ALMOST 60 local residents and climate advocates, gathered in Dawlish for the latest community screening of the People’s Emergency Briefing film.

The high-turnout event, co-hosted by the Newton Abbot Constituency Climate and Nature Bill supporters and Sustainable Dawlish, ‘highlighted surging local demand for urgent legislative and systemic action on the climate and nature crisis’, organisers said.

The event at the Strand Centre was attended by MP, Martin Wrigley, who joined residents in a series of post-screening discussions focused on community resilience, green energy policies, and immediate political lobbying.

Following the 50-minute film, there was a general discussion with attendees describing their reaction.

Breakout groups then discussed a range of local strategies with a number of key priorities emerging.

These included: a call to show the film in local schools and celebrate local environmental educational successes like Teign School’s community farm, ways to target upcoming screenings for local churches, the Women's Institute, Rotary clubs, gardening societies.
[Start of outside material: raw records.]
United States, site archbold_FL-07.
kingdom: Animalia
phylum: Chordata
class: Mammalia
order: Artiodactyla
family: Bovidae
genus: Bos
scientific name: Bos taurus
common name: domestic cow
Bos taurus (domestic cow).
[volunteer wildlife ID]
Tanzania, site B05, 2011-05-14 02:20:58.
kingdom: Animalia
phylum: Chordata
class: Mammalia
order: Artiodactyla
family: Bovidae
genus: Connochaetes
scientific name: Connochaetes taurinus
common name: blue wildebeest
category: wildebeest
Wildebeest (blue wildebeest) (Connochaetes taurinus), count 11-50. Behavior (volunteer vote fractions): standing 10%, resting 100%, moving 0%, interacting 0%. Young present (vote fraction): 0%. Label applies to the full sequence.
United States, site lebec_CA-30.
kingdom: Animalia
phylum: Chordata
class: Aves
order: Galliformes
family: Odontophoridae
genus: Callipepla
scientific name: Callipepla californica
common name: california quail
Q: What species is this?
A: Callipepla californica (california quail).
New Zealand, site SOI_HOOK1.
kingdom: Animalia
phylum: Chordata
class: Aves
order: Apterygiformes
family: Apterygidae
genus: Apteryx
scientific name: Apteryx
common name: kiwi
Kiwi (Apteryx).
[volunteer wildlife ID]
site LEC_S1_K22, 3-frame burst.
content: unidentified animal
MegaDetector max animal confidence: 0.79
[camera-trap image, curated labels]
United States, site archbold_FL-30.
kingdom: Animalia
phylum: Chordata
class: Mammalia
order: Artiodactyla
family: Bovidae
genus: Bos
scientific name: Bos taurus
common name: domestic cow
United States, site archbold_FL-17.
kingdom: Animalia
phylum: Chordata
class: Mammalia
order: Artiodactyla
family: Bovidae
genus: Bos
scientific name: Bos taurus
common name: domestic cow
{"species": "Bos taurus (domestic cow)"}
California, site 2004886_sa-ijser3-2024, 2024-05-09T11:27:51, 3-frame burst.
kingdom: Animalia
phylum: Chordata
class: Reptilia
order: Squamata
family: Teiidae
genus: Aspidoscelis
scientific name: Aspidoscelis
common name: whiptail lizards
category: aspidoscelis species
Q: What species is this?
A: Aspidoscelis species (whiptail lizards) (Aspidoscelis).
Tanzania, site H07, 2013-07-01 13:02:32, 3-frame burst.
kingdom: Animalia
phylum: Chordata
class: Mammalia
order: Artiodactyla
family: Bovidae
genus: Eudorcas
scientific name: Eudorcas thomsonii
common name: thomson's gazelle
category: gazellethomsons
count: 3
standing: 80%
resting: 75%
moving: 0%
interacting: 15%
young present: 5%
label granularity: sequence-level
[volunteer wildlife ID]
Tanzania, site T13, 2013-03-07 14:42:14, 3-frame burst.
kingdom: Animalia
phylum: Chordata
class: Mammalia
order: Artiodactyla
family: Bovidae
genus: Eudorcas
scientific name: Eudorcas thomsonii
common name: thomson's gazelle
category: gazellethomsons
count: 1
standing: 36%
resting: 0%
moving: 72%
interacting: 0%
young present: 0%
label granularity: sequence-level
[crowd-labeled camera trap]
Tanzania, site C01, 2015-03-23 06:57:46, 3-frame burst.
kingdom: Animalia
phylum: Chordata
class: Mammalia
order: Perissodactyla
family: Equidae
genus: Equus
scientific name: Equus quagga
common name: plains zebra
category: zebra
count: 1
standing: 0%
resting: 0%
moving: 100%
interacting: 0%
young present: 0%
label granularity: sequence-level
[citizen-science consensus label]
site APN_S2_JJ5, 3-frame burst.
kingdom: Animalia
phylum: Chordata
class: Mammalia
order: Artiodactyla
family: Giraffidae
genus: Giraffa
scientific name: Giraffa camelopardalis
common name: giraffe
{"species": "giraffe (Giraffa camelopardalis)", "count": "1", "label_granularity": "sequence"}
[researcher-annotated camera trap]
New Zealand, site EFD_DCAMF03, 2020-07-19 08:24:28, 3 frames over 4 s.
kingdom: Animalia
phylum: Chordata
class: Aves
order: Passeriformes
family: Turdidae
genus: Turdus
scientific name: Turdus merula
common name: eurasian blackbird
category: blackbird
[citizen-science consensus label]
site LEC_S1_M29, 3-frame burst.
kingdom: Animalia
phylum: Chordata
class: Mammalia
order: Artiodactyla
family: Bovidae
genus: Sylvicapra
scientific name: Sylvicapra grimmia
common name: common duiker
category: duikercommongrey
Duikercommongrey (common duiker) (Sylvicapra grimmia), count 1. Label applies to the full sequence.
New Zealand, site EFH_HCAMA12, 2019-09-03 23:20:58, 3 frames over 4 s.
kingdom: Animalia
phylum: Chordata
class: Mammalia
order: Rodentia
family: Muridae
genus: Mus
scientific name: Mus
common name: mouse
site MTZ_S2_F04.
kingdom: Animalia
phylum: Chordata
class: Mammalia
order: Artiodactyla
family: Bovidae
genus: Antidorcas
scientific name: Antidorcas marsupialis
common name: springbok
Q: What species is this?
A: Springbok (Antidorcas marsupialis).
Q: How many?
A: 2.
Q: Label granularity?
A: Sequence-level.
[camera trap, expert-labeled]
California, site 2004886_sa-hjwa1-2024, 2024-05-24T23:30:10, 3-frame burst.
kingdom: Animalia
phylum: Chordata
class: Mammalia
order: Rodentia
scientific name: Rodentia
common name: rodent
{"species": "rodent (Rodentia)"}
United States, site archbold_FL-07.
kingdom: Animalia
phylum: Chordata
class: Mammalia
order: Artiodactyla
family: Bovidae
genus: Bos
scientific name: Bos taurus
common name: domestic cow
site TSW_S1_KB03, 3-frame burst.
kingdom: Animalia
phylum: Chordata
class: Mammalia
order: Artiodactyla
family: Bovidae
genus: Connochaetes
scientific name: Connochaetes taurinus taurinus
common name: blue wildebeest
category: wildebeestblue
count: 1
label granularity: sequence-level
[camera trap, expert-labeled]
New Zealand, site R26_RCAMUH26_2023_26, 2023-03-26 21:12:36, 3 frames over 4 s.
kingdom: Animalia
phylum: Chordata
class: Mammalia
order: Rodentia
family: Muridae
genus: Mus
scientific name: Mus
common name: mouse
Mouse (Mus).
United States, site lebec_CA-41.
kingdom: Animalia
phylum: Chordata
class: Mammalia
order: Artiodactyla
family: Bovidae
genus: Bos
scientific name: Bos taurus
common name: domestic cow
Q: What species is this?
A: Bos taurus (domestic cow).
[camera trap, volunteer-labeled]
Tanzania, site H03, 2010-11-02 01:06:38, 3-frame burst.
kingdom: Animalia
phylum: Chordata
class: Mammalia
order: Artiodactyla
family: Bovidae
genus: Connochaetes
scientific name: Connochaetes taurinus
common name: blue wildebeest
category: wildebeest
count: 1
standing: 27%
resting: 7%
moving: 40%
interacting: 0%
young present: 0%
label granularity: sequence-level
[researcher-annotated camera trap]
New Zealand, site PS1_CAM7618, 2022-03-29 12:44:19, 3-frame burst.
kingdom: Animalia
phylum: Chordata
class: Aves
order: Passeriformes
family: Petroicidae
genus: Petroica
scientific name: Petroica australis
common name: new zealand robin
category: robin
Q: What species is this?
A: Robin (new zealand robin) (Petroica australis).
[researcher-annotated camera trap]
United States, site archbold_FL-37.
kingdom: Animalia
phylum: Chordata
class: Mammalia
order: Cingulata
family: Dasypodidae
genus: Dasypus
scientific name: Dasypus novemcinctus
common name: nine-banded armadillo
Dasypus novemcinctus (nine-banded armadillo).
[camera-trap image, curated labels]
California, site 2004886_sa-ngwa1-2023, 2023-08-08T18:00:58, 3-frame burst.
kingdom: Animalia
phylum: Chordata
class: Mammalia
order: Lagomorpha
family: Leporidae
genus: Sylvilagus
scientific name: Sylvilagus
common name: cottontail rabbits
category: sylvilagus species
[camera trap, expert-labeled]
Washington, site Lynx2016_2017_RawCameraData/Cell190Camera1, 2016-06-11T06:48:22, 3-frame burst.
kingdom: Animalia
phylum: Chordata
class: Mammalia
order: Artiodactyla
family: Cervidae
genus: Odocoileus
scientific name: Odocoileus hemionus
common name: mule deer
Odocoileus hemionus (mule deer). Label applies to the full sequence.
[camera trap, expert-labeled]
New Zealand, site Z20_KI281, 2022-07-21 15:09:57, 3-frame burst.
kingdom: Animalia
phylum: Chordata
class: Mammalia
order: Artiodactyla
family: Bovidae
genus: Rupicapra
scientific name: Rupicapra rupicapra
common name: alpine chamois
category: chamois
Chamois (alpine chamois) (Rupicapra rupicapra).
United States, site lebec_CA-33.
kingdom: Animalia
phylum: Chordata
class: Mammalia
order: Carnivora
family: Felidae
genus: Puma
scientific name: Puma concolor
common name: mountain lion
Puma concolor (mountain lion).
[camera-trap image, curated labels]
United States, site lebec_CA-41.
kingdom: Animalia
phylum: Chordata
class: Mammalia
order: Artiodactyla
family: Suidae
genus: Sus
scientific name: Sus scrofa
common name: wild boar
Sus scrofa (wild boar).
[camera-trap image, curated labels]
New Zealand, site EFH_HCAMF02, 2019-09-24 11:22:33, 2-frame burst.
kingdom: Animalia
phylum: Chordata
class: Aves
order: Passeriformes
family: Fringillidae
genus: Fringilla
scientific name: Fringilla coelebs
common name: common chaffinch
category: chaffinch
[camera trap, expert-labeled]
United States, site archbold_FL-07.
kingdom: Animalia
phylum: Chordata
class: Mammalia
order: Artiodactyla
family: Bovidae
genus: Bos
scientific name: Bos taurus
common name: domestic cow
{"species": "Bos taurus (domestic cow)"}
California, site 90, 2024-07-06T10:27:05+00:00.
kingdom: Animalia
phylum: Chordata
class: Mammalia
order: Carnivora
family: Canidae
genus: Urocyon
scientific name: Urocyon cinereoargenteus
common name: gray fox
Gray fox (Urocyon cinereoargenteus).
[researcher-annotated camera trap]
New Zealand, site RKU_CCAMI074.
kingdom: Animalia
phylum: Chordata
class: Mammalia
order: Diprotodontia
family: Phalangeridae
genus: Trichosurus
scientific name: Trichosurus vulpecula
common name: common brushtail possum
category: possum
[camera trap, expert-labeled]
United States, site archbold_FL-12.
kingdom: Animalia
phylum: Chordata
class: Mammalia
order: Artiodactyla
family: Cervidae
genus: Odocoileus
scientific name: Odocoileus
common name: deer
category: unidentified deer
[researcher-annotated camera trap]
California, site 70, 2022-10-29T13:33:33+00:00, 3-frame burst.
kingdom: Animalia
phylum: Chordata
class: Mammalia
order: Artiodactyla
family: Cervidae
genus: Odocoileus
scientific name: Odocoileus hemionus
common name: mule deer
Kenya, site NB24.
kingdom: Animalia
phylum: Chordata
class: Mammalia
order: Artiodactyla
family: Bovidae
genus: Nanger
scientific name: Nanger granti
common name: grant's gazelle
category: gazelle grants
A proposal was made to write to regional housing developers to demand climate-resilient construction, directly challenging companies on whether they are fitting modern heat pumps or outdated gas boilers.

Mr Wrigley backed the push for corporate transparency and outlined a forward-thinking energy model.

Organiser, Nicola Woodman closed the evening by rallying attendees around the national campaign's core legislative objectives.

Residents were urged to lobby cross-party politicians to back the Nature and National Security Bill and sign the national petition demanding a government-backed, televised emergency briefing to the nation.

A further screening of the film will take place at Teign Heritage Centre on Thursday June 11.